Looking in to this, I have a few questions that our men in black with big-toe shoes might be able to answer:-).
There is statistics being reported with the following format:
Apr 04, 2016 18:50:43:696 [3368] VERBOSE - Statistics: (My SM-G935F) Reporting 1007 bytes for account 4371812 on LAN: 0
Question 1: the “account 4371812”, is that the user account for PLEX centrally that is unique for the user, plex client or device used? Is there a relation to the x-plex-token?
Question 2: the “Reporting 1007 bytes”, is this really bytes or kbytes or megabytes, it does not represent the amount of data sent to the client, I have checked this against firewall logs and it does not compute
Question 3: the “LAN: 0” is whether the client has connected on the same LAN or not in the form of 0=false and 1=true I guess?
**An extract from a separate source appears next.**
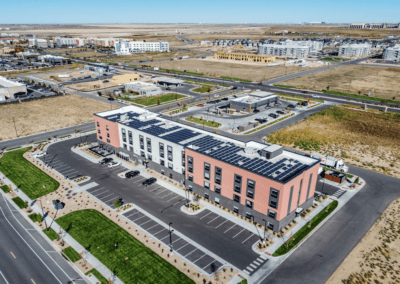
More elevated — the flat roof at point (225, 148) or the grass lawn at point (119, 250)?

Question 4: is there a way to associate the x-plex-token to the actual user (seems that the token is actually plex client based)? I can find some usernames in the logs, but the token seems to be used quite a lot.
Hi Otto, thanks for the suggestion. I had a look at PlexPy a year back but had some problems getting it to work. The Splunk thing is a bit of a learning experience that I would like to pursue anyway, so I will keep looking, don´t know if I´m technical enough for the reverse engineering, but will give it a try.
1 - The ID is the user
2 and 3, don’t know
4 - There is a setting in PMS to hide the token. Turn that off, restart PMS, and you should find in the log the tokens and the users they are assigned to.
@MovieFan.Plex said:
4 - There is a setting in PMS to hide the token. Turn that off, restart PMS, and you should find in the log the tokens and the users they are assigned to.
@mwitt said:
Hi Otto, thanks for the suggestion. I had a look at PlexPy a year back but had some problems getting it to work. The Splunk thing is a bit of a learning experience that I would like to pursue anyway, so I will keep looking, don´t know if I´m technical enough for the reverse engineering, but will give it a try.
Anyone else with some insight?
Plexpy has massively improved over the past year, and I found it extremely easy to set up. It’s a great little tool so i’d give it another go if I were you.
Thanks for the feedback, I guess I have to look in to Plexpy as the log format makes it really hard to understand the relationship between Account, X-Plex-Token, X-Plex-Username and the X-Plex-Device. I would guess that Plexpy uses a combination of lookups in the local Plex server data and usage of the central Plex infrastructure.